Believe it or not! Today's Wall Street Journal has listed under the New Highs and Lows section on page C13 the Assured Guaranty 6.875 bond. It's great to see one on the AGO baby bonds on this list. The liquidity for all of them will continue to improve over time with the re-listing.
As of Monday, Apr 5, Finance.yahoo is still the only free site that works with the new AGO debt. MarketWatch works with a "period" and a "pr" in the symbology, but still not functional. Can't help but wonder that the AGO-pB symbology is for a preferred stock, but with the old FSA issues we are writing about are actually debt issues and are not preferreds. Stayin' tuned...
_So case in point and proof once again that FINRA and the OTC bond market destroy all liquidity and pricing for the retail investor - just as they are designed to - in order to profit Wall Street Banks at the expense of consumers._
Reportedly, the dealers almost stopped selling the FSA minibonds to retail customers in the last few weeks. They were simply buying from customers and accumulating as they were expecting the NYSE listing by the end of March, which could propel a big price jump.
So how infuriating is this. To take just one of the three baby bonds, the 6.25%. The last day of trading on over the counter bond market is reported by FINRA TRACE at $19.1 Of course that is a lie because there was no volume available to trade at any price, and if you were lucky to find anything you would have bought at $19.7 and sold at $18, based on that day's spread.
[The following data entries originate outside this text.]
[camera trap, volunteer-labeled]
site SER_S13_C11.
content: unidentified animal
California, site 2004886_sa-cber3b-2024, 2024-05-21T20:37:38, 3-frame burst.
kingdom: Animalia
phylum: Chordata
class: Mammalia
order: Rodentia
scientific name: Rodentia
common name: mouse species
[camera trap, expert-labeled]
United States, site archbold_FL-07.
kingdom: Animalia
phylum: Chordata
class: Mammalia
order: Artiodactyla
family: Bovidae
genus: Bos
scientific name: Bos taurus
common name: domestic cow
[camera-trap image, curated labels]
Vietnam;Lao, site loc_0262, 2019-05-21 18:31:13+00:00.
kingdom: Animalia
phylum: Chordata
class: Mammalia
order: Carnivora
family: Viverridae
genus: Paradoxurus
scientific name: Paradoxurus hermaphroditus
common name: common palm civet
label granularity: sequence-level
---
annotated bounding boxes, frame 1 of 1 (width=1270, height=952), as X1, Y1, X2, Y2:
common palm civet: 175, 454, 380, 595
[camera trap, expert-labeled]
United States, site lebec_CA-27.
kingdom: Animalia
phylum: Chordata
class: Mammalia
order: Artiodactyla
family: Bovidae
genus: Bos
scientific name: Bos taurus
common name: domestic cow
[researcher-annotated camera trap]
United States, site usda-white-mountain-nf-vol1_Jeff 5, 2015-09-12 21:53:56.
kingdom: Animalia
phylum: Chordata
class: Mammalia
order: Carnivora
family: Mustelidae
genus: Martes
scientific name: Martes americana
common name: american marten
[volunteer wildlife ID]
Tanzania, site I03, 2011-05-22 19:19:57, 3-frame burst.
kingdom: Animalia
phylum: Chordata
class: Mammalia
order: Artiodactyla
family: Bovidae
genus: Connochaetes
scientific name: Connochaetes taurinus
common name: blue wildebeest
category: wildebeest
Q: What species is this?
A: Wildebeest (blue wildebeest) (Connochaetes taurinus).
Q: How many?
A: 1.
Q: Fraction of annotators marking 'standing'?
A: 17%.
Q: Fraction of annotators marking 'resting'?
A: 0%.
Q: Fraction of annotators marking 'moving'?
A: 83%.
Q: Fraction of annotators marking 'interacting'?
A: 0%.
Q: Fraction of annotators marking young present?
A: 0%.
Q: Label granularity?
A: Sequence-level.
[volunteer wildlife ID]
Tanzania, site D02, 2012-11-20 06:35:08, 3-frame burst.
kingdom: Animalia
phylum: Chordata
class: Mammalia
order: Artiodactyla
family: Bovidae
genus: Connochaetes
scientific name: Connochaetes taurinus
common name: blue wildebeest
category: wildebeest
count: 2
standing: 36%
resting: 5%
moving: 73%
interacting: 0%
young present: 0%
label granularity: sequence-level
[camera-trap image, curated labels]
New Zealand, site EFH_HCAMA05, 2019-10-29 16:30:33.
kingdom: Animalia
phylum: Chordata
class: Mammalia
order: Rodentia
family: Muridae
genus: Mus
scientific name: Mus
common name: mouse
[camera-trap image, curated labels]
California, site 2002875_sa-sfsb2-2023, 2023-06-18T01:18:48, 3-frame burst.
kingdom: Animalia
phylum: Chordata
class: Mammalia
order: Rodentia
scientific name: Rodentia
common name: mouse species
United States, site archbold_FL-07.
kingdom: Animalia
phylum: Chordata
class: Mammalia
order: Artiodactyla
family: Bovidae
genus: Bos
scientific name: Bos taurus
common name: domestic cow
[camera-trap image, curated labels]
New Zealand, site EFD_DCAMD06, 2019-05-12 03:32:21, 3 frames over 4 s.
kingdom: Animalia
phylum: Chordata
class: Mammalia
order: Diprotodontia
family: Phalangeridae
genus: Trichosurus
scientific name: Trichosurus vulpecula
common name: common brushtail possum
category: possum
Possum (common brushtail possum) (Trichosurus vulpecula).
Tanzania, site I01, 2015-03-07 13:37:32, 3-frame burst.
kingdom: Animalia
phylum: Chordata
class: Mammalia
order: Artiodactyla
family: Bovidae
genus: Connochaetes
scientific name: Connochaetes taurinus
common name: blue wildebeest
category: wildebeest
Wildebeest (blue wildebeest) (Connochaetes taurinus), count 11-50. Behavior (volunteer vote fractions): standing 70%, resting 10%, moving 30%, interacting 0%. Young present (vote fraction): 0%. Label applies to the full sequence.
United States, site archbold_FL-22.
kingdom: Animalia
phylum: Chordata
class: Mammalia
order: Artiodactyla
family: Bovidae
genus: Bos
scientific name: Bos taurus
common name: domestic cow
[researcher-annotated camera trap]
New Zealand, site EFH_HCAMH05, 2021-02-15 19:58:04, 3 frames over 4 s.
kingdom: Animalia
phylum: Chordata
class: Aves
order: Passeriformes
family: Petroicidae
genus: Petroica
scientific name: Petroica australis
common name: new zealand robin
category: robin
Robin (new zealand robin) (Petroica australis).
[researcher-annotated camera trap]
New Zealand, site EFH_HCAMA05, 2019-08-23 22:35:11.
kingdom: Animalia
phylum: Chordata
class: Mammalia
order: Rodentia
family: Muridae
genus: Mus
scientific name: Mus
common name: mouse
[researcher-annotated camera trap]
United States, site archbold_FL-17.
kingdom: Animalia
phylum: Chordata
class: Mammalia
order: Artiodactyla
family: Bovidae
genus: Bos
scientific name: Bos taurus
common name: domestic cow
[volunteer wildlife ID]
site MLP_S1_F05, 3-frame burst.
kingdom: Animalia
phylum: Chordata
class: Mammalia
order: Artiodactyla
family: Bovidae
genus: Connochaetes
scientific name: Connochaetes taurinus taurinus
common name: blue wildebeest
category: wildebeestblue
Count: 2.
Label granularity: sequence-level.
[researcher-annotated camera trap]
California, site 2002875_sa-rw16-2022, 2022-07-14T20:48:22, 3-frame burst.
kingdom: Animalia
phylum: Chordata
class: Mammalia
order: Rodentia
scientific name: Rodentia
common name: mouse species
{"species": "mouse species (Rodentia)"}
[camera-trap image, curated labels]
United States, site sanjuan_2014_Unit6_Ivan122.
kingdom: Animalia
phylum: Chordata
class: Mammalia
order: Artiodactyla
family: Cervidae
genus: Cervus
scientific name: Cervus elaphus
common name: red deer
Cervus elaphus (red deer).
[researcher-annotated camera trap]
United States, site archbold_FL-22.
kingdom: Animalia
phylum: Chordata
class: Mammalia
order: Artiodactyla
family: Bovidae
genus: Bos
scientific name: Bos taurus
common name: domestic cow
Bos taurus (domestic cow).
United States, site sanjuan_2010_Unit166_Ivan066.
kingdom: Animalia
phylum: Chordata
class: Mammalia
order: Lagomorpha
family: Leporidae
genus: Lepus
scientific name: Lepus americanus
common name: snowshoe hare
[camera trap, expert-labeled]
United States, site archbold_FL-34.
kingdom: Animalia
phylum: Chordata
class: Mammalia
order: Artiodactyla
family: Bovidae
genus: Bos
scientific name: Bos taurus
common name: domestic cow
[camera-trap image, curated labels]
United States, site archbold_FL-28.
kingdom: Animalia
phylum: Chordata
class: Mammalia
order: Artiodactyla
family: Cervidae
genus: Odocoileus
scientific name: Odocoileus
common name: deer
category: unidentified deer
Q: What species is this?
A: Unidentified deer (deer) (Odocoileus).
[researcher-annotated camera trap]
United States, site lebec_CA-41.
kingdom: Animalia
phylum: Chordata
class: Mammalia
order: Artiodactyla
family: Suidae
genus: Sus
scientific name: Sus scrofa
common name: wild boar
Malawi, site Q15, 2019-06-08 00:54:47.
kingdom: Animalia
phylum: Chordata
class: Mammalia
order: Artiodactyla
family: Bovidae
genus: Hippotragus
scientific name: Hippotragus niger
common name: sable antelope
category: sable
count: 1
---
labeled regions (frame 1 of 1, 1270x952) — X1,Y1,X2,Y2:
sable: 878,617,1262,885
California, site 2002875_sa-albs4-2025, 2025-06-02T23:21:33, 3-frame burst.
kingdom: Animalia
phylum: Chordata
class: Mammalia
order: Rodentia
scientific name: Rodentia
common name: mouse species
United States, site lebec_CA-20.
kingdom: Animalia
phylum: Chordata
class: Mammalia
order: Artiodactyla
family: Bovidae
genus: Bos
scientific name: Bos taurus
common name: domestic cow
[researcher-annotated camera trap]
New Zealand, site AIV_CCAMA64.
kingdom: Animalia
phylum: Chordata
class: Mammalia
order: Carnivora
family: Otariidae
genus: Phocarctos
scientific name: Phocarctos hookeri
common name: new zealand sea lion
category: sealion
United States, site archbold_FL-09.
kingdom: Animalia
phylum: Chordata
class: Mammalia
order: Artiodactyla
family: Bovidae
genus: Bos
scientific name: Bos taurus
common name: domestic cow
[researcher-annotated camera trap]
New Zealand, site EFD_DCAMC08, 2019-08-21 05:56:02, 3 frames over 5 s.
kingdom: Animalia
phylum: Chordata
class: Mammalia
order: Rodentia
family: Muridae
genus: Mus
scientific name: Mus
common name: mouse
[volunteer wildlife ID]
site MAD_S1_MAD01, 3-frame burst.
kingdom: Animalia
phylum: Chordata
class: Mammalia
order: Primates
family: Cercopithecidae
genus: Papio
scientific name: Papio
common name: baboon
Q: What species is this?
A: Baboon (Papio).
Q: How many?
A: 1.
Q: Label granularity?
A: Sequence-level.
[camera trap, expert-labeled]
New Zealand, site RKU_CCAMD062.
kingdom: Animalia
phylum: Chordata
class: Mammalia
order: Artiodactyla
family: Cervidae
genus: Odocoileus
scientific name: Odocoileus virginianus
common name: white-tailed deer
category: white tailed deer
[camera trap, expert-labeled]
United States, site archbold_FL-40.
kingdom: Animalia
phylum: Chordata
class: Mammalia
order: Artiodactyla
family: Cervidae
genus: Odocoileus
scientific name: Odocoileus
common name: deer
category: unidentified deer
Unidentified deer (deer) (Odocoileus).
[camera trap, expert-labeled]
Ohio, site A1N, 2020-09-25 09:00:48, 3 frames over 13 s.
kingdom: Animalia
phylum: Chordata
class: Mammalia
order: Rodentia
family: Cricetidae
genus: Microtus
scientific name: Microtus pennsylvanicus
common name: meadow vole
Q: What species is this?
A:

Entire volume for 3/31/2010 on the OTC bond market was around 10K traded. However that is also not exactly true, because FINRA TRACE reports both sides of the trade. So a single purchase for 150 might show up three times, as 150 sold to a dealer, 150 sold dealer to dealer, and 150 from that dealer to the buyer. In a market where all buyers and sellers can see each other (like NYSE), there would be a single trade from the original seller to the ultimate buyer.
Immediately on NYSE we get over twice the volume with 24K+ traded (and remember these are more efficient transactions per the explanation above, so 24K on NYSE is like 40K volume on OTC bond market).
And - finally - with liquidity restored - the price of these bonds immediately jump up, and will probably continue up.
So case in point and proof once again that FINRA and the OTC bond market destroy all liquidity and pricing for the retail investor - just as they are designed to - in order to profit Wall Street Banks at the expense of consumers.
Thanks for the reference post. I had not looked at the FSA bonds on the FINRA site since the beginning of 2010. I hold my FSA bonds at Fidelity. Wow! has Fidelity been giving me a haircut on the mark to market. This is Fidelity's mark to market as of 3/30/2010....
FSB.GB Fidelity=$17.50 vs Trace at $20.1
FSB.GD Fidelity=$14.688 vs Trace at $16.8
I hold a lot of shares of both. This should make for a big market to market gain on April 1.